Identifying defects in wound healing in inflammatory bowel disease

Researchers revealed an unexpected function for a protein in the proliferation (increase in number) and locomotion of intestinal cells, pointing to its possible role in promoting intestinal healing in people with inflammatory bowel disease (IBD). IBD is a painful disorder of the gut that is caused by a complicated interaction among genetics, gut microbes, the immune response, and environmental factors. A hallmark of IBD is damage to the intestinal lining in the form of lesions that are slow to heal, contributing to the chronic nature of the disease. One way to potentially alleviate symptoms of IBD and reduce inflammation would be to accelerate intestinal healing, which requires an understanding of why the lesions persist.

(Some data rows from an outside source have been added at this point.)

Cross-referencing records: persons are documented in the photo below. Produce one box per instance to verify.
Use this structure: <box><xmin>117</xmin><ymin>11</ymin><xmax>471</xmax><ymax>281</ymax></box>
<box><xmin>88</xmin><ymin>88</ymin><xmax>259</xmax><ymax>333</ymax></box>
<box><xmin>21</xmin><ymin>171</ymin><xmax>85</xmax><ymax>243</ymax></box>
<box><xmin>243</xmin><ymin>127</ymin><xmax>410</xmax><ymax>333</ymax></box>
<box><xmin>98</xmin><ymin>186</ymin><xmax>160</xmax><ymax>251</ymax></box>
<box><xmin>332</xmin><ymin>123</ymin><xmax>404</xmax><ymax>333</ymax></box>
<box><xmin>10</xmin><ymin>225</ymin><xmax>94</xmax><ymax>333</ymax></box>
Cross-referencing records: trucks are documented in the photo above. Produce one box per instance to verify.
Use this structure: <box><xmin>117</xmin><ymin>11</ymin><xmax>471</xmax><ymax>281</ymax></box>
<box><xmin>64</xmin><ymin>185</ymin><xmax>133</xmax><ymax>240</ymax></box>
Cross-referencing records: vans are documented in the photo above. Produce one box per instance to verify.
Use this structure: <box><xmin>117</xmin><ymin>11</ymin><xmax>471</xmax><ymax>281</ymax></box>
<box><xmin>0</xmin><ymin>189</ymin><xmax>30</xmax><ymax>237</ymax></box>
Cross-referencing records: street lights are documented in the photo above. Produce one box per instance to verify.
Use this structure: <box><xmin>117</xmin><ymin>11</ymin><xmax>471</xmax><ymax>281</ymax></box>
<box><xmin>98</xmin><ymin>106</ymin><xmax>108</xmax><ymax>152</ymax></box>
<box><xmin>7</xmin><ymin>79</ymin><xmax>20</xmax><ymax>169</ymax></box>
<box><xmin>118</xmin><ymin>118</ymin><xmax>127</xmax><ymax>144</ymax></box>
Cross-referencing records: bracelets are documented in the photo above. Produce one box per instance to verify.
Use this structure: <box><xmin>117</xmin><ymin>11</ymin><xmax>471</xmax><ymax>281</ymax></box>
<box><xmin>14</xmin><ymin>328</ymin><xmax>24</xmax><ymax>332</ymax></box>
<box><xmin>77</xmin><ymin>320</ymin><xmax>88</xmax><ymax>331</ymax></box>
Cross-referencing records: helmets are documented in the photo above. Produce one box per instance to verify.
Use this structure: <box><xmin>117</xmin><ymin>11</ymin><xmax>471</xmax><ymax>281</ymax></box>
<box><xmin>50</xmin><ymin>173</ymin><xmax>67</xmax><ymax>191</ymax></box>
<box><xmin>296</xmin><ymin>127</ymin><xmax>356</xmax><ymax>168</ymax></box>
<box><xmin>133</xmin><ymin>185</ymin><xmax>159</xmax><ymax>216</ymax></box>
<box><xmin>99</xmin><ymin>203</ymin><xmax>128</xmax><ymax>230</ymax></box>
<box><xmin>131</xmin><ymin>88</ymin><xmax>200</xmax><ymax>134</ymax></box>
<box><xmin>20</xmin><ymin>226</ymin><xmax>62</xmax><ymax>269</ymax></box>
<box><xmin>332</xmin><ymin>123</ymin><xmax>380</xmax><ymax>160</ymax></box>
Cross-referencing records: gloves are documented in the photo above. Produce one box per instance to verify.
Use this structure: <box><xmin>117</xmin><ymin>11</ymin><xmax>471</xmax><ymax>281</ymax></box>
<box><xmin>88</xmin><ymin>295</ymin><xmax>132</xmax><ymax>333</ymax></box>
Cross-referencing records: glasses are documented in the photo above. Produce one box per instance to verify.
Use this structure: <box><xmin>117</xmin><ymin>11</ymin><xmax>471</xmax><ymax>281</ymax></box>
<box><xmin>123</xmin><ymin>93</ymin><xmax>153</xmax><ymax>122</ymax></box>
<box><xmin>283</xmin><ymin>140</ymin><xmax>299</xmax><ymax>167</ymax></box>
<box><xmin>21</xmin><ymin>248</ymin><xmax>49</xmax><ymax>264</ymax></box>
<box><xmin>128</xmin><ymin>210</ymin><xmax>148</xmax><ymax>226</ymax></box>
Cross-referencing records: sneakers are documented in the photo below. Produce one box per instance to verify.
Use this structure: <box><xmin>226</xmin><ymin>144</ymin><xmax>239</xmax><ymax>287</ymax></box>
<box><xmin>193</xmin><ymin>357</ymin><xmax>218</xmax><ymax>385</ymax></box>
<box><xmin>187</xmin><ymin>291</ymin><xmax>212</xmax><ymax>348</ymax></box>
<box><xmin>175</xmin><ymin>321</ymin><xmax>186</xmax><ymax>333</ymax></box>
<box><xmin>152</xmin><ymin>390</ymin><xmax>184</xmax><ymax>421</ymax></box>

New research has moved scientists closer to understanding this puzzle. Scientists were studying a protein called gasdermin B (GSDMB) that was initially suspected to be involved in controlling microbial infections by causing infected cells to self-destruct. They found high levels of GSDMB in the inflamed lesions of people with IBD, suggesting that GSDMB could play an important role in the disease. To investigate further, the scientists studied a human intestinal cell line that produces GSDMB. They uncovered a surprising function for this protein: rather than playing a role in the cells’ destruction, it helped the cells multiply and move. These actions are essential during injury healing, when cells fill a wound by multiplying and moving into the damaged area. To test this idea, the scientists made an artificial “wound” in the laboratory by scraping a gap through a layer of cells and observing how well the remaining cells were able to fill the empty space. Unlike cells with functional GSDMB, cells that were missing GSDMB were not able to multiply and move into the wound. The scientists found that GSDMB’s important role in cell growth and movement is accomplished by propagating signals that stimulate proliferation and engage cellular machinery critical for mobility. Importantly, cells with variations of GSDMB found in some people with IBD were not able to heal the artificial wound. This means defects in GSDMB could play a significant role in preventing wound healing in IBD. More research could build upon these findings and might lead to therapies that overcome or bypass defects in GSDMB, offering new potential avenues for treatment of IBD.